▶ **SUPPLIED ENTRIES**

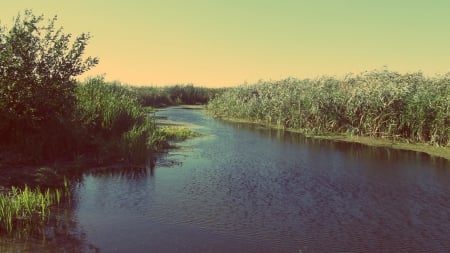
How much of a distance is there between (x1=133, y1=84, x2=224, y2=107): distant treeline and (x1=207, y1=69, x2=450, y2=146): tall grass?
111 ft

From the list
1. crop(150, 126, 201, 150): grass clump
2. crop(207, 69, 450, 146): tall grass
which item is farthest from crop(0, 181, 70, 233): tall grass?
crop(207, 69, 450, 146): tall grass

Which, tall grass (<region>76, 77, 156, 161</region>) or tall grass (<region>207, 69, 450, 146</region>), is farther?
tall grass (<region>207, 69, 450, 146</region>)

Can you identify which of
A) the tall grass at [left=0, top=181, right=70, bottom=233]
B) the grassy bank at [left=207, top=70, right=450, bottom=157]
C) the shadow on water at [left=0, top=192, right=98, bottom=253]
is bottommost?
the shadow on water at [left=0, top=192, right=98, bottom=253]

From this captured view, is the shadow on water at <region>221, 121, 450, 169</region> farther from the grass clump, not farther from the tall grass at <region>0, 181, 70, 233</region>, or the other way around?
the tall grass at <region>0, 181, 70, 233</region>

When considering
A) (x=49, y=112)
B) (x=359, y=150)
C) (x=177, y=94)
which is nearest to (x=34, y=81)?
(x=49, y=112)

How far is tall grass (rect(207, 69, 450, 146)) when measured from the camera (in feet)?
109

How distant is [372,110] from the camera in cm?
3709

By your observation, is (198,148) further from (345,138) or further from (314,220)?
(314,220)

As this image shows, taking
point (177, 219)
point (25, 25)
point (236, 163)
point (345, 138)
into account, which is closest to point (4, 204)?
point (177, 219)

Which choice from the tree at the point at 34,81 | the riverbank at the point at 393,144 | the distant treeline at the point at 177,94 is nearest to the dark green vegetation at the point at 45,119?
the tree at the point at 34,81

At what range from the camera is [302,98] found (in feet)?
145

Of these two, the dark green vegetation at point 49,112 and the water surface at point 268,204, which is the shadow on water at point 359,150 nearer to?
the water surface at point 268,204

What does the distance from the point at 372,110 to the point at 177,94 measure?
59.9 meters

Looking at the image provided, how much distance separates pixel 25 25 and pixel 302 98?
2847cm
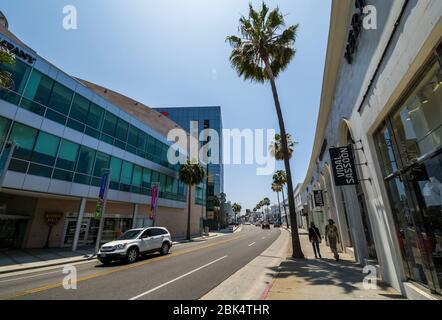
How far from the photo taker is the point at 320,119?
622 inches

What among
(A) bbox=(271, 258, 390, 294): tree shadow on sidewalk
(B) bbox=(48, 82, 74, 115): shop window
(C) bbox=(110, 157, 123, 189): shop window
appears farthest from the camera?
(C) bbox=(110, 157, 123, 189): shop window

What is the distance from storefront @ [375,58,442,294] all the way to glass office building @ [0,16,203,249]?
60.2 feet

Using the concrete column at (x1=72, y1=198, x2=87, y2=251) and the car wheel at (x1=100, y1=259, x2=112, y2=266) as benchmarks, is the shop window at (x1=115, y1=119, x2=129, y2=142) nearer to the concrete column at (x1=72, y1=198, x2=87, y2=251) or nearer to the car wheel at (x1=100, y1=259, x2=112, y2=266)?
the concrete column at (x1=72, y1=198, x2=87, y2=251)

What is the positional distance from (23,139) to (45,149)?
* * *
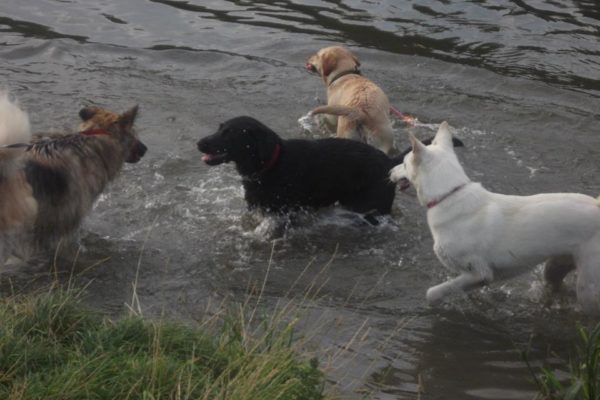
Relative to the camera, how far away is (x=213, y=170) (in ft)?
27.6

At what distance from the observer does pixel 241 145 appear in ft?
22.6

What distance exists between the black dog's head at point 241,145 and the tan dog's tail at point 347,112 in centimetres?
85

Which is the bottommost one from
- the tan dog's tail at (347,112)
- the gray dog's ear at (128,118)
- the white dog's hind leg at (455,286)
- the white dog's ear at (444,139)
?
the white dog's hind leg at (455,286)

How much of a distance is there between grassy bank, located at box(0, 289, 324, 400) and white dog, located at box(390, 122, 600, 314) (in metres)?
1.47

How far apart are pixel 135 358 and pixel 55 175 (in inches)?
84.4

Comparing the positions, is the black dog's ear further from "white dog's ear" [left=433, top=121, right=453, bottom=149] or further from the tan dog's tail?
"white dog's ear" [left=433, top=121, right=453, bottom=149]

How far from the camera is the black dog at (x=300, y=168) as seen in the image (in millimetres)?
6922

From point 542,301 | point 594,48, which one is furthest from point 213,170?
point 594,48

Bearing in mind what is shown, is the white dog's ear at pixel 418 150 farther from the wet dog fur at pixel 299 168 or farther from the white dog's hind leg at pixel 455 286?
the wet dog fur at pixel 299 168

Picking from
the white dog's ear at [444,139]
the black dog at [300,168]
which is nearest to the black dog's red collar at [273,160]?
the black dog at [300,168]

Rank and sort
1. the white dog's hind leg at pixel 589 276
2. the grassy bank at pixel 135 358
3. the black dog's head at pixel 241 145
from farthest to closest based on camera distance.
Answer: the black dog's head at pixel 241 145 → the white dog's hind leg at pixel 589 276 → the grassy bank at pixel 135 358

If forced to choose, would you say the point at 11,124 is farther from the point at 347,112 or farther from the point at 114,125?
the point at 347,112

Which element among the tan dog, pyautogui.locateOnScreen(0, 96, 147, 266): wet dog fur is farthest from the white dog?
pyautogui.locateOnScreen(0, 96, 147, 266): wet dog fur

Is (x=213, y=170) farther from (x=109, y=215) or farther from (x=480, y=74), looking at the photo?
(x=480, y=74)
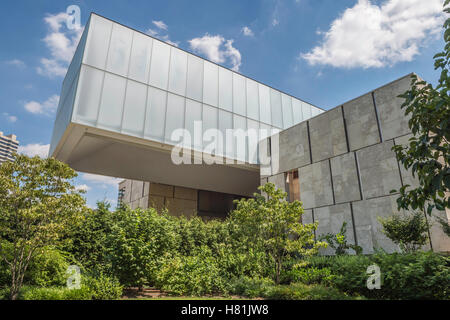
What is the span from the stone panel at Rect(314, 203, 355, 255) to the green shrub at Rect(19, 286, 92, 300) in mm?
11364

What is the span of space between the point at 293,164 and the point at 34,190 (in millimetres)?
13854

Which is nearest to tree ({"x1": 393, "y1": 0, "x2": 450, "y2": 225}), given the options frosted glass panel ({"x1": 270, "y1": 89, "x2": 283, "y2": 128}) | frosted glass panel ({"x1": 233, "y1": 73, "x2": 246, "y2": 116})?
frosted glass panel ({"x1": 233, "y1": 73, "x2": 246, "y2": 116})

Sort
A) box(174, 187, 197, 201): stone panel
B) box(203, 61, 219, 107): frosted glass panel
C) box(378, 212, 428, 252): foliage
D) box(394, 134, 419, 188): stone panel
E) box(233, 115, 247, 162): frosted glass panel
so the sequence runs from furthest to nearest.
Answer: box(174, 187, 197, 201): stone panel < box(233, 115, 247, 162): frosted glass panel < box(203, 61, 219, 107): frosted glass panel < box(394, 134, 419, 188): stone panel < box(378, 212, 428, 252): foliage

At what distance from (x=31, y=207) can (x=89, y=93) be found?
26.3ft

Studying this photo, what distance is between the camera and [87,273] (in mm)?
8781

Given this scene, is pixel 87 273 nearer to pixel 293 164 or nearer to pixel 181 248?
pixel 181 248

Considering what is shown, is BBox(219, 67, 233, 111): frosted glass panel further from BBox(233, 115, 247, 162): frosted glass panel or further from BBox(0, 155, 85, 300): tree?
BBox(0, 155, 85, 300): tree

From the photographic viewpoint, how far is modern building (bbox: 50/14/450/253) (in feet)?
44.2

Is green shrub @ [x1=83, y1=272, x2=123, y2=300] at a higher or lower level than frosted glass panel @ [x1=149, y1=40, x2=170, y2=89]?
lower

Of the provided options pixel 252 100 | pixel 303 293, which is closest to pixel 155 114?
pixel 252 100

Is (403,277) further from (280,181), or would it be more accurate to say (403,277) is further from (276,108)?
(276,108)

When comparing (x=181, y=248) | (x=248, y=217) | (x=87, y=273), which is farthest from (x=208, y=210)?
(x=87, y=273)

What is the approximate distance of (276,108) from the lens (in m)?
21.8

▶ **THE EXERCISE**
Count the lines above, across both blocks, that contain the word "between", and reply with only the number.

▶ **THE OUTPUT**
5